2019年に設立されたOrbital Exploration Technologies, Inc. (OrbitX)。
フィリピン発の商業宇宙ベンチャーで、発展途上国に手頃な価格で、環境に優しく、持続可能な宇宙アクセスを提供する主要なプロバイダーとなることを目指しています。
彼らは、2023年から2024年の間に初の打ち上げの成功を目標としています。
「地球を維持すること」と「宇宙へのアクセス」の2つは、OrbitXの事業が目指す大きな柱です。
「宇宙へのアクセスを持つことで得られる本当のメリットは、地球を守れると言った点です。宇宙にアクセスできるようになれば、より優れた通信技術、防衛技術、位置情報サービス、気象技術などを得ることができるようになります。例えば、宇宙へのアクセスがあれば、がん研究や農業も改善されると考えています。また、宇宙でしかできないより優れた防衛インフラのおかげで、国家としての安全保障を守ることもできます」とOrbitXのCEOであるDexter Baño Jr氏は述べています。
宇宙科学によって、通常は重力への反応によって隠されている細胞の挙動を研究できるようになり、がんとの戦いに大きな成果を残すことになります。例えば、地球上の低軌道でかけられている重力は、地球の表面で感じる重力の1万倍から100万倍にも満たしません。

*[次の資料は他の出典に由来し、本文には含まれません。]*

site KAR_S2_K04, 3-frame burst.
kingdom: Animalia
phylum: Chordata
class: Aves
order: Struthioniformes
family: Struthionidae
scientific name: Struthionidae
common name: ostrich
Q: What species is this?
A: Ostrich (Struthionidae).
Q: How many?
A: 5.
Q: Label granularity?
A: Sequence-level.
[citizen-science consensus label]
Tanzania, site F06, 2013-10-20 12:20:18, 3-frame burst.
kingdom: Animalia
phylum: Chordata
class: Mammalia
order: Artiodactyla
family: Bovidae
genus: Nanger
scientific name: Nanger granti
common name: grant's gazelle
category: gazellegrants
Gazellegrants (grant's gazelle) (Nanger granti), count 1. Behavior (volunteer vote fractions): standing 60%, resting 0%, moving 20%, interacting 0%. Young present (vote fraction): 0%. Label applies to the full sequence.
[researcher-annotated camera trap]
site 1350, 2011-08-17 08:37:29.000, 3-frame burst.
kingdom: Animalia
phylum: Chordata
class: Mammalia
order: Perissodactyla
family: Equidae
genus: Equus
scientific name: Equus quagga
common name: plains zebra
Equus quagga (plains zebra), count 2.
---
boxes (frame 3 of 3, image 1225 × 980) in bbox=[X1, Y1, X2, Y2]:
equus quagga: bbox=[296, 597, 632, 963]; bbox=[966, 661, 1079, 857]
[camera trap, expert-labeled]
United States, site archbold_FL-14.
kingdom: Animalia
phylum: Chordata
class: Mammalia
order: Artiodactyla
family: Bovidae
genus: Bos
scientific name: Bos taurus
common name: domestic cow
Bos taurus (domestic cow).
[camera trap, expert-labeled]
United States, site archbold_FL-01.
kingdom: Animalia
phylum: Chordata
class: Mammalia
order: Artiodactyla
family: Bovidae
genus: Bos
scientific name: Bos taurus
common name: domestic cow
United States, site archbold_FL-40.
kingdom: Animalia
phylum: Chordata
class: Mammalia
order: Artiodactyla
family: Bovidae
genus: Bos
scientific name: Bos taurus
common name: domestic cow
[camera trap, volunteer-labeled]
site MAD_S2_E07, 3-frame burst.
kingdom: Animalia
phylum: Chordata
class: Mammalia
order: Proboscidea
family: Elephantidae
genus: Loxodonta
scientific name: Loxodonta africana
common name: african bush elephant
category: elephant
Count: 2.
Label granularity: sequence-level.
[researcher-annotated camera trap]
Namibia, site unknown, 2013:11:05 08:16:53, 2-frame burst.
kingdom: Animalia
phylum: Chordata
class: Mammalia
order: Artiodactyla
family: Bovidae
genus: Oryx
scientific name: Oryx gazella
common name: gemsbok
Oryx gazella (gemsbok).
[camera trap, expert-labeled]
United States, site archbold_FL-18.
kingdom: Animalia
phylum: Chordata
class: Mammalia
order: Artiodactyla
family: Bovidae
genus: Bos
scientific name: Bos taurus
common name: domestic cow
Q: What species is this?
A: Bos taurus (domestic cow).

微小重力下では、細胞を 「体内の細胞に近い状態」で研究することができます。
他にも、温室効果ガスや台風などの自然災害を監視する地球観測衛星や、捜索・救助活動の際に機動性を高め、迅速な対応を可能にする全地球測位システム(GPS)のナビゲーションツール、宇宙プロジェクトの一環として始まった電子レンジやソーラーパネルなど、宇宙技術の応用例は多岐にわたっています。
OrbitXは、複数の民間企業や、東南アジアのアーリーステージのテクノロジー企業への投資に力を入れているGenix Venturesからの出資を受けています。
また、クラウドファンディングを実施する中で、ヨーロッパとインドからの関心が高いことに気付きました。
支援者の一人である Abhishek Raju氏は、自身も宇宙産業のプロであり、インドの宇宙研究機関とOrbitXを結びつける道を開きました。彼は、近日中に駐フィリピンインド大使に会い、フィリピンとインドの外交協力の可能性について話し合う予定だと語りました。
「インドは、フィリピンと同じように、非常に信頼性の高い宇宙機関を設立するために、最小限の予算でスタートしたため、最も論理的な同盟国です。私たちには、国としての社会経済的地位の類似性があります。インドは知識経済の側面はありますが、まだそれを適切に活用できていません」と述べています。
OrbitXは、フィリピンの宇宙機関とは提携しておらず、資金援助を受けていませんが、プロジェクトの開発状況について定期的に最新情報を送ることで連携を図っています。